▶ **Travail demandé**:
a) Répondez à ces questions sur la critique du concert d'ouverture du Festival de Lanaudière :
(i) Combien de places compte la partie couverte de l'Amphithéâtre de Joliette ?
(ii) Quelle a été la durée approximative de la soirée ?
(iii) À quelle heure le concert a-t-il commencé ?
b) Poursuivez la critique du concert d'ouverture du Festival de Lanaudière à partir de sa dernière phrase.

▶ **Extrait fourni**:
Inconfort et irritation, plaisir et enchantement. Cet inhabituel mélange a marqué l'ouverture du 32e Festival de Lanaudière samedi soir par l'Orchestre Métropolitain et son jeune chef Yannick Nézet-Séguin à l'Amphithéâtre de Joliette inauguré il y a 20 ans cette année.

Le froid intense n'a pas trop nui au box-office: la partie couverte, de 2 000 places, était comble et plus de 1500 personnes se répandaient sur les pelouses. Au total: une «mer humaine» de 3 500 auditeurs, que la température n'avait pas détournés de l'attrayante affiche.

Soirée beaucoup trop longue cependant: près de trois heures. Elle commença par le «mot de bienvenue» du directeur général François Bédard, M. B. A., Adm. A (certainement meilleur administrateur qu'orateur) et un hommage au père Fernand Lindsay sous forme d'un bref montage-vidéo. Extrêmement émouvant, comme si l'homme était toujours là, parmi nous.

Le concert débuta à 20 h 23 avec Pulcinella, partition de ballet de Stravinsky. On en joue habituellement la suite en onze numéros faisant une vingtaine de minutes. Samedi, on donnait la partition intégrale, avec chanteurs, totalisant 40 minutes. C'est l'une des choses les plus assommantes de toute la production de Stravinsky. Le programme n'indiquait que cinq numéros, alors qu'on en compte 18 (!), ne disait rien sur les textes chantés et ne les incluait évidemment pas. Les trois solistes furent corrects, l'orchestre réduit le fut aussi, ou presque, mais il était clair que la foule n'était pas venue pour cela.

▶ **Données présentées**:
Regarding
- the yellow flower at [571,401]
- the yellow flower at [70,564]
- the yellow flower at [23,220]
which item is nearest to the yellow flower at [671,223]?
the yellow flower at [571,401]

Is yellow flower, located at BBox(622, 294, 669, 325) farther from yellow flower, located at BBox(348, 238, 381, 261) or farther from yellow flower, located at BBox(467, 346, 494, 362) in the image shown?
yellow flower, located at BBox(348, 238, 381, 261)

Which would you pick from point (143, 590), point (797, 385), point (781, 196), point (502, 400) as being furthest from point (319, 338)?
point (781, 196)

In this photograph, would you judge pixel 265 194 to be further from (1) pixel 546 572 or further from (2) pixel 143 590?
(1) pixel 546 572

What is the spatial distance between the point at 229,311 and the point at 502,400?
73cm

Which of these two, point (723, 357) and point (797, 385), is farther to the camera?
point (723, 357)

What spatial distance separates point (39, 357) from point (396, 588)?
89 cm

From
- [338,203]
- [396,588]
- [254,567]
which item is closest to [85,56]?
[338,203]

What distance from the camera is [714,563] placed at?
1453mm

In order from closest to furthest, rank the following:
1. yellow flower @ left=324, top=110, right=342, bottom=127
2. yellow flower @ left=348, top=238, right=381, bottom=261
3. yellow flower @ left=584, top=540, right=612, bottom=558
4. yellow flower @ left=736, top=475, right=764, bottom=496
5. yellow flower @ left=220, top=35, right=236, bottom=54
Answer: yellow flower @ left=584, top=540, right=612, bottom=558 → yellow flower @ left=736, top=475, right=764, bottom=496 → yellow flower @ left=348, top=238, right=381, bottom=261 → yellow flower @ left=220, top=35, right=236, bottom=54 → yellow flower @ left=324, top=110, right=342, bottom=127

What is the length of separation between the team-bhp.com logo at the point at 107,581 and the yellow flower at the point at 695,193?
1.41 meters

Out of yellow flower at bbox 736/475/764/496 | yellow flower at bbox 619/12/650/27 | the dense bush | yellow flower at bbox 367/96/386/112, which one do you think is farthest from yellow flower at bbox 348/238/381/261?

▶ **Les réponses**:
a)
(i) 2 000 places.
(ii) Près de trois heures.
(iii) À 20 h 23.

b)
L'entracte prit fin à 21 h 30 avec l'apparition au piano, en veston blanc, d'Alain Lefèvre, pour le Concerto en fa de Gershwin - petit salut, sans doute, au Fourth of July de nos voisins. «L'ambassadeur artistique» du Festival se multiplia à tous les niveaux pour cet auditoire accroché à son souffle: geste, force digitale, vélocité, lyrisme quasi orgasmique, remuement de la crinière, pâmoison. Au total: un Gershwin-plus dont le premier mouvement provoqua une ovation telle que le pianiste bondit, alla embrasser le chef et retourna au clavier.

Du pire Stravinsky, on passait ensuite au meilleur: Le Sacre du printemps, la partition la plus audacieuse et, à juste titre, la plus célèbre du compositeur, et l'un des chefs-d'oeuvre absolus du XXe siècle.

Pour cette importante addition à son répertoire, le Métropolitain avait été augmenté à 102 musiciens, soit l'égal de l'«autre» pour le nombre, j'ajouterais même pour l'ensemble de l'exécution, ce qui est d'autant plus significatif que l'acoustique de l'Amphithéâtre ne pardonne rien. Oublions quelques petits ratés chez les vents, sans doute attribuables à l'humidité. Le Sacre de Nézet-Séguin se rapproche de l'idéal: entier dans la sauvagerie et la dissonance, entier dans la subtilité et le mystère.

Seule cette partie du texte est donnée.